**Your objective**: Once you find the line with "Elan Bar Stool Cream" in the entries below, print it and each line after it up to and including the line with "Shenzhen Novotel Watergate-3", exactly, without pictures.

**Input records**:
========

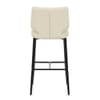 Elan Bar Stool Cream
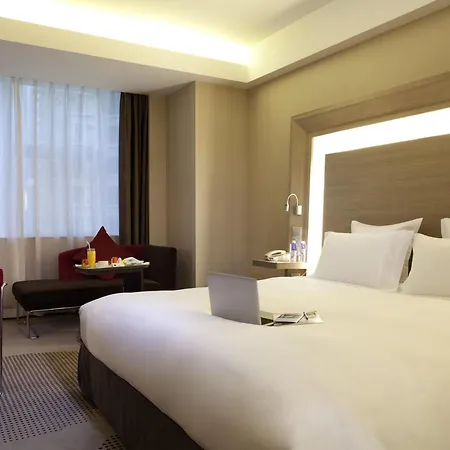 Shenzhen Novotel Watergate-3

========

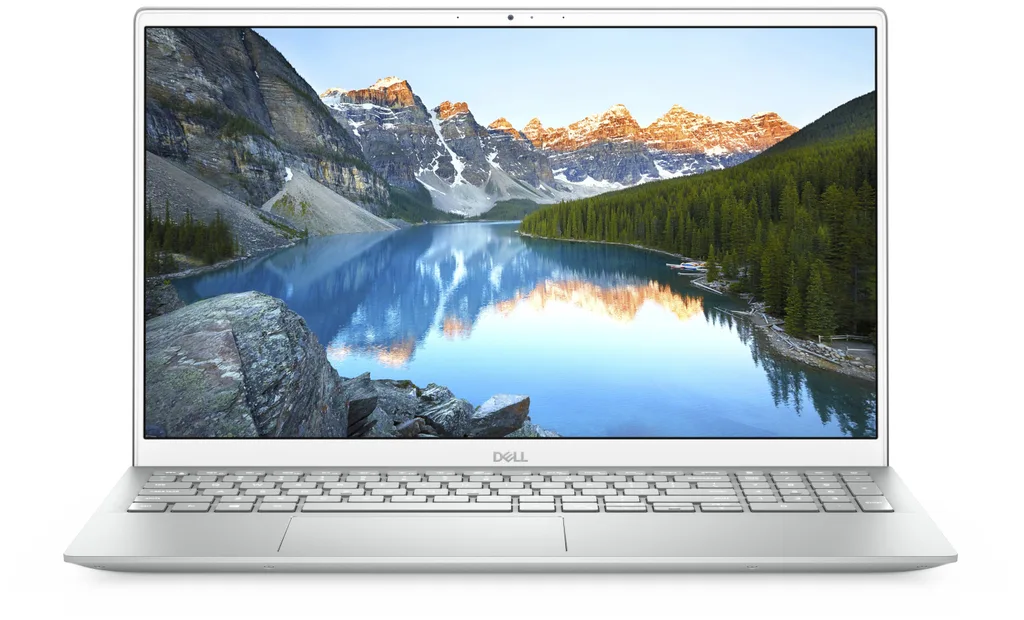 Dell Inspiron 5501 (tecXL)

========

**Written reply**:
 Elan Bar Stool Cream
 Shenzhen Novotel Watergate-3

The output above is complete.